Document segment:
────────────────────
4 Common Mistakes I See People Make in Doing Keyword Research for SEO

Mike Friedman 🎓
Mike's Tuesday Tips:
These are a few common mistakes I see people make in doing keyword research for Search Engine Optimization (SEO).
Mistake 1: Only targeting keywords with X number of searches per month.
I commonly see people say to look for at least 1000 searches per month. Whatever the number is, this thinking ignores two very important factors: buyer intent and what you are selling.
I don't think I need to explain buyer intent to anyone here. What I mean by what you are selling is simple.
What if the lifetime value of one customer/conversion is $10,000? Do you really care about search volume then?
I'm going after any keyword where the buyer intent is high. I don't care if it gets 10 searches per month. I just need one conversion each month and that will generate a 6 figure revenue stream.
Now on the other hand, if you are building a made-for-AdSense type site, then yes, search volume is going to matter a whole lot more. In fact, I would probably ignore anything less than 10,000 searches per month as a primary keyword.
Mistake 2: Looking at the number of results in the search index.
I covered this one before in another Tuesday Tip, but it is worth mentioning again. The number of results in the search index has absolutely nothing to do with the level of competition for a keyword. It does not matter if there are 100,000 results or 100,000,000 results.
All that matters is the strength of the top 3 pages (or in really high search volume keywords maybe top 5). If you can beat #3, then #4 through 100,000,000 do not matter.
I don't care what search operators you use either. Inurl:, Intitle:, etc. It tells you nothing about the level of competition.
────────────────────
Activity: According to the keyword research post, which two factors are ignored by only targeting keywords with a set number of monthly searches? The listing after this point is separate material with no connection to the keyword research post.

Dataset excerpts:
────────────────────
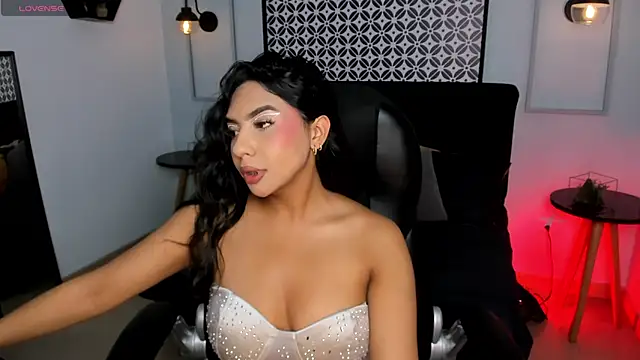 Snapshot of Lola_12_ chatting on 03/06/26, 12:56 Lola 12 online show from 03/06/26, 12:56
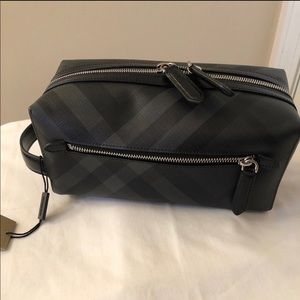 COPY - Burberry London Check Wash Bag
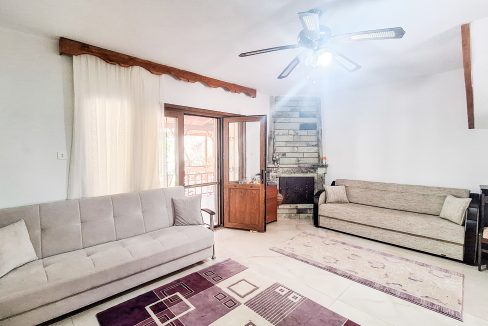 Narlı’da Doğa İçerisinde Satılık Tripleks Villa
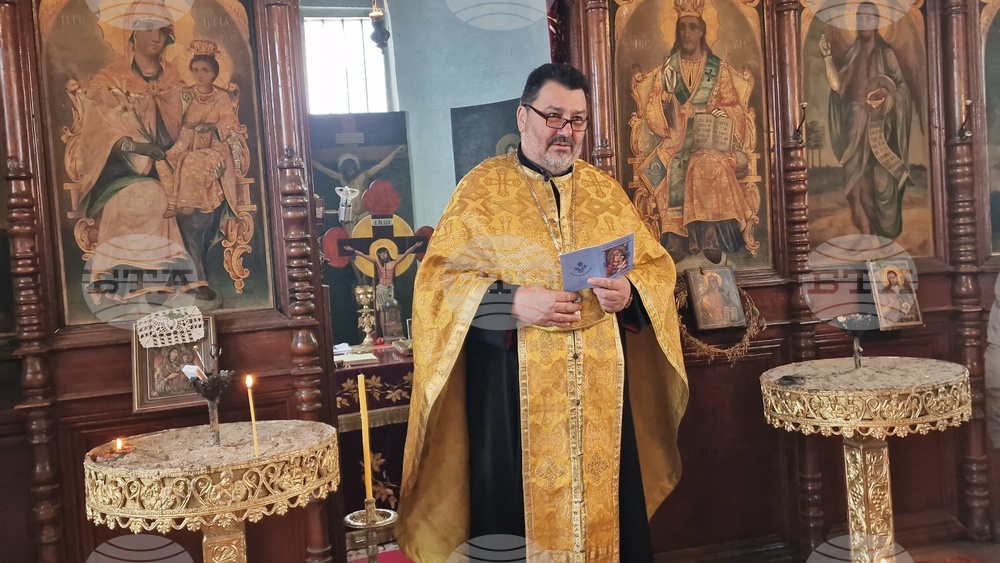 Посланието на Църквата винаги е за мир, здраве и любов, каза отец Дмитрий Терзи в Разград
────────────────────
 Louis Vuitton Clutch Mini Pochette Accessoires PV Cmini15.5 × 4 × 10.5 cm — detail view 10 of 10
────────────────────
Your response: Buyer intent and what you are selling.